An Orrick appellate team today filed an amicus brief in the U.S. Supreme Court on behalf of leading habeas scholars urging the justices to take up a case challenging the Arizona Supreme Court’s refusal to hear a set of constitutional challenges to death penalty sentencing procedures.

The brief argues that the Arizona Supreme Court continues to defy long-standing U.S. Supreme Court precedent holding that jurors in certain capital cases must be informed when capital defendants would not be eligible for parole — even after a 2016 U.S. Supreme Court decision specifically directed Arizona to comply with those earlier precedents. The amicus was filed in the case of John Montenegro Cruz — currently on Arizona’s death row — who is asking the U.S. Supreme Court to review the Arizona Supreme Court’s refusal to apply those federal constitutional rights in capital sentencing.

“This Court’s intervention is both necessary and appropriate,” our brief argues. “The Arizona decision results in the clear violation of a federal right, and the Arizona Supreme Court’s violation of the Supremacy Clause itself merits this Court’s intervention.

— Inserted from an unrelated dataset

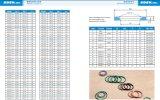 Уплотнение резьбы уплотнения DIN3869 зеленое Viton/FPM/FKM NBR ED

Moreover, there is jurisdiction to review the judgment because the state ground is neither adequate to bar review nor independent of federal law. And because Arizona appears to be a singular outlier in its treatment on collateral review of the federal rights at issue here, correction of this error would not affect the practices of other states.”

The Orrick team is led by partner Mel Bostwick and includes senior counsel Tom Bondy and associates Sheila Baynes and Joey Kolker.